Given problem:
Output the data as a Markdown table with two columns, Row (a running number) and Text (the line), starting at the line that contains "How much distance exists" and ending at the last line of the data. Skip blank lines and leave out any pictures.

Records to process:
────
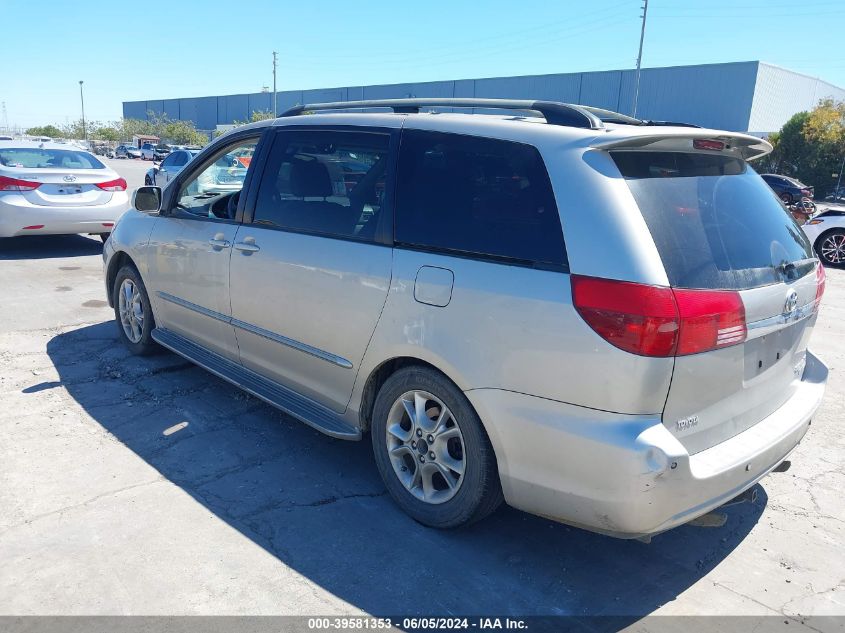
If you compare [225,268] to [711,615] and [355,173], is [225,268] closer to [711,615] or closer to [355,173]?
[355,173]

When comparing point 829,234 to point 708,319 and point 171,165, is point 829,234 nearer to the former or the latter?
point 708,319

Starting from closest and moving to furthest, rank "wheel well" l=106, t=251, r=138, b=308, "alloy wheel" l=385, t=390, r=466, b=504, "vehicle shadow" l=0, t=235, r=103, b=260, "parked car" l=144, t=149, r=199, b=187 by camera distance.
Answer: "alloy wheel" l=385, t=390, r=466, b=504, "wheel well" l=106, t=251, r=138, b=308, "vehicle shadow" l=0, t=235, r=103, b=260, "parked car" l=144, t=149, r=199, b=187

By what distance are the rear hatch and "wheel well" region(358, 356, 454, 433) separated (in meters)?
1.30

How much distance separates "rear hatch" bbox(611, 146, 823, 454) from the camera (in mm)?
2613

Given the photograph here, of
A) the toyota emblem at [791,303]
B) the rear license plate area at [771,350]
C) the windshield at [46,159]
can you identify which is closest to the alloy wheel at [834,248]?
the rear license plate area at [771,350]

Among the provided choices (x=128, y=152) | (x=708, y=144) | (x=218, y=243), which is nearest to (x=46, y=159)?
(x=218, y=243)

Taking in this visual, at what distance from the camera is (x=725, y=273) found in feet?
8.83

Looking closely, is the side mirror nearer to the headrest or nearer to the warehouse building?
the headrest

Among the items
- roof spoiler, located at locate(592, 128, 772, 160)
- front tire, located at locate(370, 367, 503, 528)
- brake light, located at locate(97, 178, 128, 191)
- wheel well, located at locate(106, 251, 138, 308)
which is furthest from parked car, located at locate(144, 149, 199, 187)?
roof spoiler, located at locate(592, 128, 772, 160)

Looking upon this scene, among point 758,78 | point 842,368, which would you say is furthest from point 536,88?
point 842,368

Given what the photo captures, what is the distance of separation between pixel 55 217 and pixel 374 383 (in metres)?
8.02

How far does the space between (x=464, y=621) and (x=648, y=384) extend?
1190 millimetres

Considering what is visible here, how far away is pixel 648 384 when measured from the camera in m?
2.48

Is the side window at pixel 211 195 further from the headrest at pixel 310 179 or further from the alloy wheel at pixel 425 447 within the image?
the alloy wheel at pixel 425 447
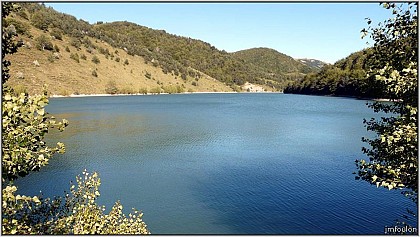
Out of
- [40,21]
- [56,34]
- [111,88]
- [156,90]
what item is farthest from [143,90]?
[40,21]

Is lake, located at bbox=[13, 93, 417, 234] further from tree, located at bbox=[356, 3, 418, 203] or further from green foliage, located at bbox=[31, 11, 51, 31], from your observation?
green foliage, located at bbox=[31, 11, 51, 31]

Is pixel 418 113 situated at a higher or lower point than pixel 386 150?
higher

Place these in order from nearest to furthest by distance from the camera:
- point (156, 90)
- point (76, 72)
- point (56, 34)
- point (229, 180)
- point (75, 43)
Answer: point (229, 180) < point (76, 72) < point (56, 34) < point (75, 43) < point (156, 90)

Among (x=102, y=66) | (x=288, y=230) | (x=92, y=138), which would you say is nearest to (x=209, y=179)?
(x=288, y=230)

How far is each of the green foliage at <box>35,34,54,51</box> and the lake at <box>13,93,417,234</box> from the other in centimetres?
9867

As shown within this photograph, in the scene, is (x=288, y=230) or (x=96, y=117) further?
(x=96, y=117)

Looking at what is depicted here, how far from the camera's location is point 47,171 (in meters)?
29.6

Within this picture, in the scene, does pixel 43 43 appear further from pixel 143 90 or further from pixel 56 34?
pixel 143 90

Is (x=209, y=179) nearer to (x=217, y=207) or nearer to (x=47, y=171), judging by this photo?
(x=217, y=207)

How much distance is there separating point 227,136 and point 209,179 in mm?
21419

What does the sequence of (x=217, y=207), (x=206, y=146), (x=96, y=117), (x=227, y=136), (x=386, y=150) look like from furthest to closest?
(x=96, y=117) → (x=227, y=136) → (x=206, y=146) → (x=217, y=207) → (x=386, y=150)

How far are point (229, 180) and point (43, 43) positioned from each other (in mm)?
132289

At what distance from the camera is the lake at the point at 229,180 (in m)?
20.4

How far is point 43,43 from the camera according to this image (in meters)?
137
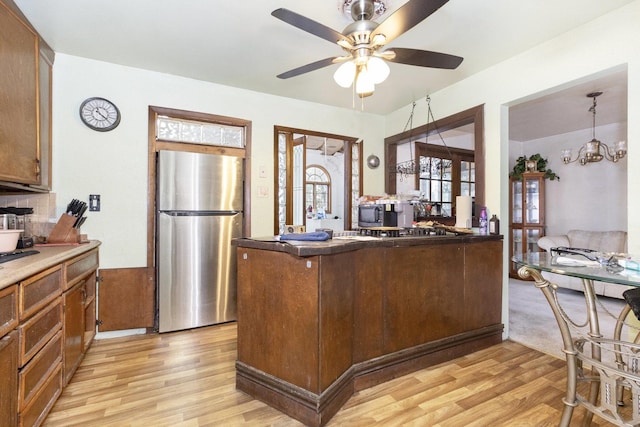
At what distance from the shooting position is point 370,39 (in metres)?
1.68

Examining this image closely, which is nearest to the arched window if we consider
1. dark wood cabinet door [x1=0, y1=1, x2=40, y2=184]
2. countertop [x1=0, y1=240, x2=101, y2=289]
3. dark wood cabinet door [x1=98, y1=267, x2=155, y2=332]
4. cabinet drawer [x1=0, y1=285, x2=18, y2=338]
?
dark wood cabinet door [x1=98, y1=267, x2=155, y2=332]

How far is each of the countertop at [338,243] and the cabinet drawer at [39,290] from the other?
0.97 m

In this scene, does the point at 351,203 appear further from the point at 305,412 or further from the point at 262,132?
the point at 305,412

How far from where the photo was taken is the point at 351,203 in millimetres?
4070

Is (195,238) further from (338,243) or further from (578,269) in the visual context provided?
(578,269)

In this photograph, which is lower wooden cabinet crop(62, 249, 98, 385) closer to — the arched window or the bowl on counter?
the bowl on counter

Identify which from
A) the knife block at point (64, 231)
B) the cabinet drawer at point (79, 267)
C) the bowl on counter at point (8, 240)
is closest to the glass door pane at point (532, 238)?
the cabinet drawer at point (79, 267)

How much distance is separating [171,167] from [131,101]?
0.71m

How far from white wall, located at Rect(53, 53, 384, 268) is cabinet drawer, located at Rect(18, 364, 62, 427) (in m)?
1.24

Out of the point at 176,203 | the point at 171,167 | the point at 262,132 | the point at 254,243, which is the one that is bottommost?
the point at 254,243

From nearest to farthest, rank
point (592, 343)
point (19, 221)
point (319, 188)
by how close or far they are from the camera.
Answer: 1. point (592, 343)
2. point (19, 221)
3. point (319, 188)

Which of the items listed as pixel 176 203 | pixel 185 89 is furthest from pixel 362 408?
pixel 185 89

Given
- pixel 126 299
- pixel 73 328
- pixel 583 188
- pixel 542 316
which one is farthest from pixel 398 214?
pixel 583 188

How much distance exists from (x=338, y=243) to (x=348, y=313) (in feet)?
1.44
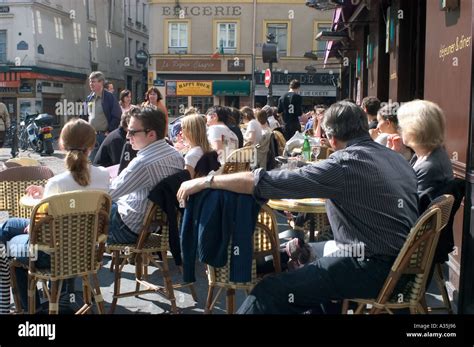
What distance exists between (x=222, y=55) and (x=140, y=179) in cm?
────
Result for this exercise:
| Row | Text |
|---|---|
| 1 | How much distance exists from (x=338, y=243) to (x=348, y=313) (in feet)? |
| 2 | 1.44 |
| 3 | What distance exists between (x=222, y=55) and (x=140, y=179) in cm? |